The ideal temperature range for keratinases is between 30 and 80 °C, which may vary according to the microorganism that is used for the production of the enzyme, according to (Kothari et al. 2017). Another fact that determines the term stability of the enzyme is the time of exposure to that temperature. The optimum temperature can also vary depending on the source and origin of the isolated microorganism (Brandelli et al. 2010).

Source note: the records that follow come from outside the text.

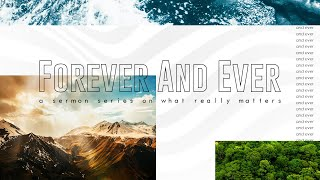 Elevate | Forever And Ever (Part 5) | Pastor Tyler | 3.30.21 | 7 PM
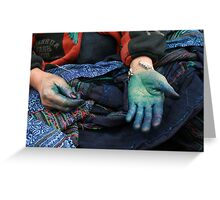 Our Hands are Dyed Greeting Card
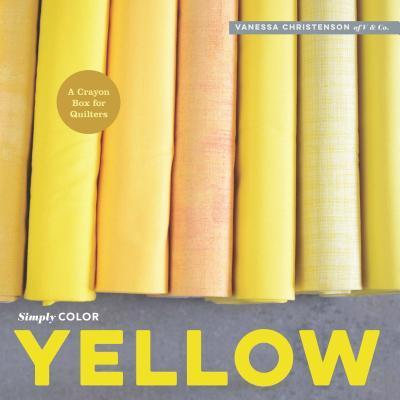 Image for Simply Color Yellow: A Crayon Box for Quilters
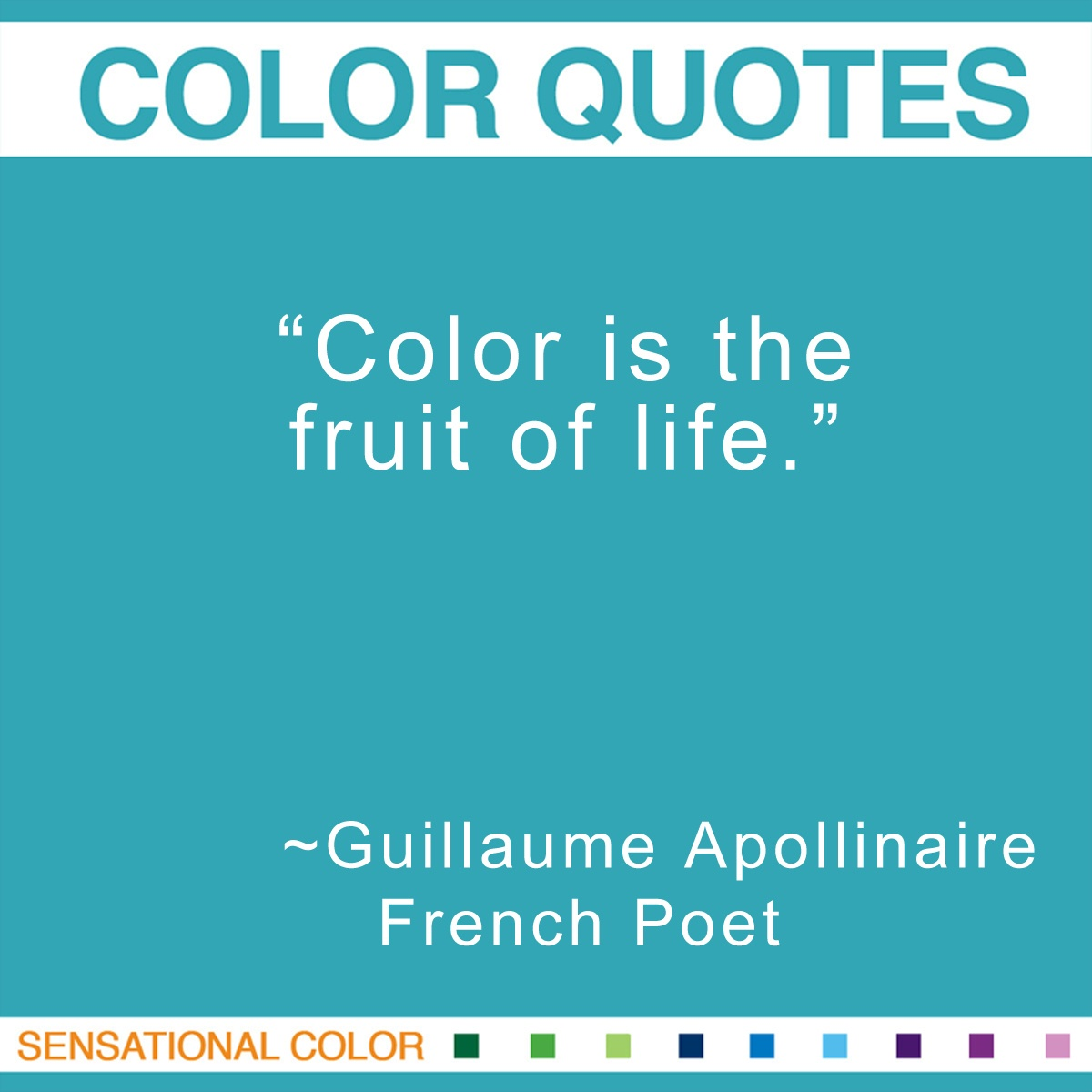 """Color is the fruit of life."" - Guillaume Apollinaire"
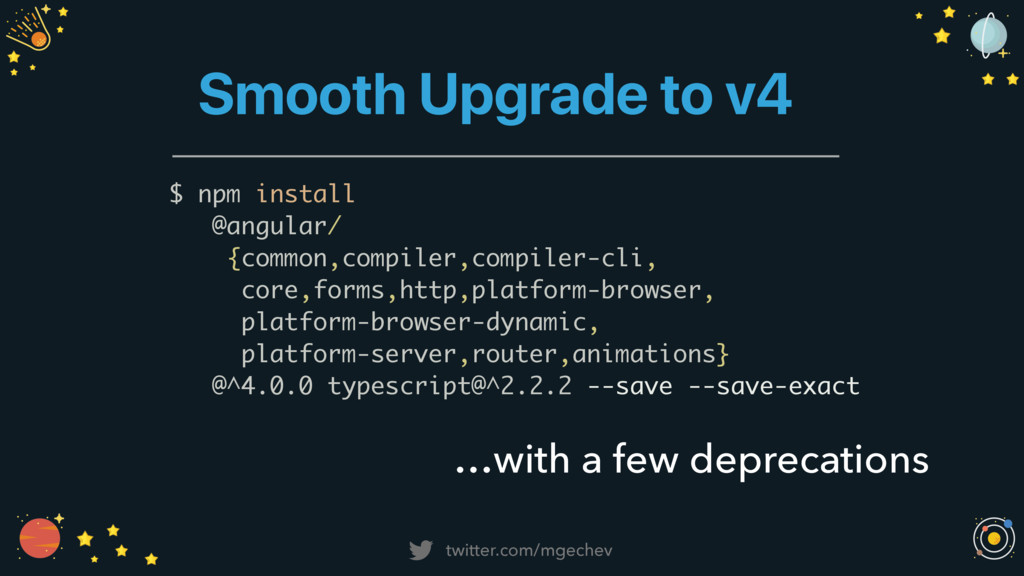 twitter.com/mgechev Smooth Upgrade to v4 …with ...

The behavior observed for ultrasonic bath may be related to the synergistic effect of ultrasonic waves with temperature. Several studies show increased activity of enzymes exposed to ultrasonic bath (Leaes et al. 2013; Mulinari et al. 2017). According to the literature, temperature considerably influences the increase or decrease of enzymatic activity. With a rise in temperature the activity may be increased, but depending on the structure of the enzyme, if there is a very significant rise in temperature, denaturation may occur (Resa et al. 2009). This behavior was described in the studies by Wang et al. (2011) and Ovsianko et al. (2005), where enzymatic denaturation occurred due to the effect of ultrasonic sonication causing an increase in temperature, also stimulating the effect of cavitation.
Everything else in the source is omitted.